À en croire le mouvement Des communes et des citoyens qui plaide pour l’engagement des citoyens à l’occasion de ce scrutin, sur ce terrain, notre région n’est pas en reste. Mais la réalité est plus contrastée. Reste que c’est à Toulon que l’on trouve un objet politique non identifié, le « lobby d’actions citoyennes ». Comme l’explique Philippe Leroy, de l’association Robin des Bancs en faveur du retour de cet objet dans les rues de Toulon, « on s’est dit que si l’on est capable de se mobiliser pour une cause, ce serait mieux de le faire pour toutes celles qui nous tiennent à cœur. L’idée du lobby est née suite à un forum des Colibris afin que des gens totalement différents – les partisans d’actions violentes, ceux favorables à des démarches plus établies – travaillent ensemble et soient force de proposition ». Notamment avec la « liste citoyenne Toulon 3D ».
« Citoyen », un marché
Mais, sauf exception, on retrouve souvent derrière ces listes des figures, elles, issues des partis traditionnels. Le communiste arlésien Nicolas Koukas a lancé sa campagne sur le thème « dialogue citoyen et démocratie participative » tandis qu’à Gardanne, son homologue Claude Jorda vient d’être investi par un « collectif citoyen ». Et, à Aubagne, le torchon brûle entre l’écolo Denis Grandjean et Aubagne la commune au sein duquel il s’est investi pendant deux ans mais qui soutient désormais la communiste Magali Giovannangeli. Au point d’avoir, comme il nous l’a confirmé, viré de sa conférence de rentrée Méfi !, un blog qui roule ouvertement pour Aubagne la commune.
Aix-en-Provence (13) n’est pas en reste. En atteste Aix en partage qui plaide pour une liste unique à gauche. Un membre de Démocratie pour Aix ironise : « Ça réunit des personnes qui nous ont quittés comme Gaëlle Lenfant du PS ou Hervé Guerrera du Partit Occitan. Pas vraiment ce qu’on peut appeler des personnalités d’envergure. Et EELV, comme les Insoumis, hésite encore. » Ambiance ! Le pompon ? Décroché par le député macroniste Saïd Ahamada, qui, dans la course à la mairie de Marseille, est soutenu par le collectif Nous Citoyens, présidé par Cécile Vignes-Mosch, qui officie aussi au comité du 11-12 d’En Marche…

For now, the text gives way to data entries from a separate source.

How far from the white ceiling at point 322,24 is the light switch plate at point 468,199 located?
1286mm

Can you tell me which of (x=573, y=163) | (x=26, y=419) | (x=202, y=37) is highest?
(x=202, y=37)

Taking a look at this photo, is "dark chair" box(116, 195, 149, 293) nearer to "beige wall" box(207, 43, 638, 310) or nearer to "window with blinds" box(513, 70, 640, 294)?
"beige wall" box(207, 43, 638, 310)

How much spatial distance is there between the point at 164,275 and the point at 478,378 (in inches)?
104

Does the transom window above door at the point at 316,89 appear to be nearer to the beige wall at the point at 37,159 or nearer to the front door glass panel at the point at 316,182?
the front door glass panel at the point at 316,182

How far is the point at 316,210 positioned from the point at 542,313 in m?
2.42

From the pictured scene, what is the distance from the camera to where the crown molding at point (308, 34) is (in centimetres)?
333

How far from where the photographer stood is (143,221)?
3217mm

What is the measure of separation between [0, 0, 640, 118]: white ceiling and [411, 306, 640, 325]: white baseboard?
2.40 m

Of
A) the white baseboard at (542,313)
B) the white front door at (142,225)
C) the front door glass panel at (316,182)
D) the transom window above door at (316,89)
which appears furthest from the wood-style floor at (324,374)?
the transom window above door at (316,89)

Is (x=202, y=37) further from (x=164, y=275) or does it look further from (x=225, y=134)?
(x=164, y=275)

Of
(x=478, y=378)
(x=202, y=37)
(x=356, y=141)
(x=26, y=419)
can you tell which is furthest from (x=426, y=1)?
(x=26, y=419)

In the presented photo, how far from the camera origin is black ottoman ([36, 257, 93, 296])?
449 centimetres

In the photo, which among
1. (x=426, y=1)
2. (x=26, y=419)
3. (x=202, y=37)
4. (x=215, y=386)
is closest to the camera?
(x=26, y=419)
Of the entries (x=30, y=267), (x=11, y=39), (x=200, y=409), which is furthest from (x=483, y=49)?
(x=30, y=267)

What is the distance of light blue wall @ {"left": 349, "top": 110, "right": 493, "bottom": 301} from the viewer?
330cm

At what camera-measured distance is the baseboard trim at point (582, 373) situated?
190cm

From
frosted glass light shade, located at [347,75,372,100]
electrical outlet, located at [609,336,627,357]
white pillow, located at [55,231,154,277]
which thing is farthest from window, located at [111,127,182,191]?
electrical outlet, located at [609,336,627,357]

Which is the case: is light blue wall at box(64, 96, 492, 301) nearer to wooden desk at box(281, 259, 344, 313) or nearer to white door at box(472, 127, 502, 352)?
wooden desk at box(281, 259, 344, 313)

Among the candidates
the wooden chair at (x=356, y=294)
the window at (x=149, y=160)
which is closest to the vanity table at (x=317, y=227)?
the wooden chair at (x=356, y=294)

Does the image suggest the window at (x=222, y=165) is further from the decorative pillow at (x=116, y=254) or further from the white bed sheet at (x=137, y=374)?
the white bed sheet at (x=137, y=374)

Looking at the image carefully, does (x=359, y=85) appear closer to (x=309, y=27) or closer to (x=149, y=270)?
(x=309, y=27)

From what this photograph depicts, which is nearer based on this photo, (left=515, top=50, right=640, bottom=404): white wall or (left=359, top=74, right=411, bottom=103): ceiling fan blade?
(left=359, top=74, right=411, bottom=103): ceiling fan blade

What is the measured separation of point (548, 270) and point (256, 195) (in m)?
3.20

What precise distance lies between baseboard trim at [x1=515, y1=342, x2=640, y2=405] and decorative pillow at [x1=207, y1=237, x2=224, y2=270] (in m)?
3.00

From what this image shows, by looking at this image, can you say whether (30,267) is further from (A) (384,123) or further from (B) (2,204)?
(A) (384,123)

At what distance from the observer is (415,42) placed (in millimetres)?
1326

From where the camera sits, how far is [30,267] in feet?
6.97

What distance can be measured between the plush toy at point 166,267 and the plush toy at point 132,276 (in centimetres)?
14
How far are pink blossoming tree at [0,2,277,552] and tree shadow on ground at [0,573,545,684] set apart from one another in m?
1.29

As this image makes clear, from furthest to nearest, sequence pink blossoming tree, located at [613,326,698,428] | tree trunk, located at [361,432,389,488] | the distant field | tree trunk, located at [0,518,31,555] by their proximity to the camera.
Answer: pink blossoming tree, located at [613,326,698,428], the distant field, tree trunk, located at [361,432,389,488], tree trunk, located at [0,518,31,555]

De fait, le citoyen, c’est un marché ! le Ravi s’est vu proposer un « partenariat » pour « valoriser » ses « contenus » sur le site « MM2020 » dont l’objectif est de « rapprocher les citoyens et acteurs locaux des candidats et partis afin de faire entendre leur voix ». Pour l’heure, ce « comparateur de programmes » en ligne est pour le moins spartiate, on ne peut qu’y indiquer la thématique que l’on juge prioritaire. Derrière, Smart Futures, une start-up qui propose des « solutions de participation citoyenne ». Son fondateur : Daniel Vanetti qui, avant de passer par The Camp, avait lancé une appli de « recyclage participatif ». Et fait, pour EELV, 2,51 % aux législatives à Marseille.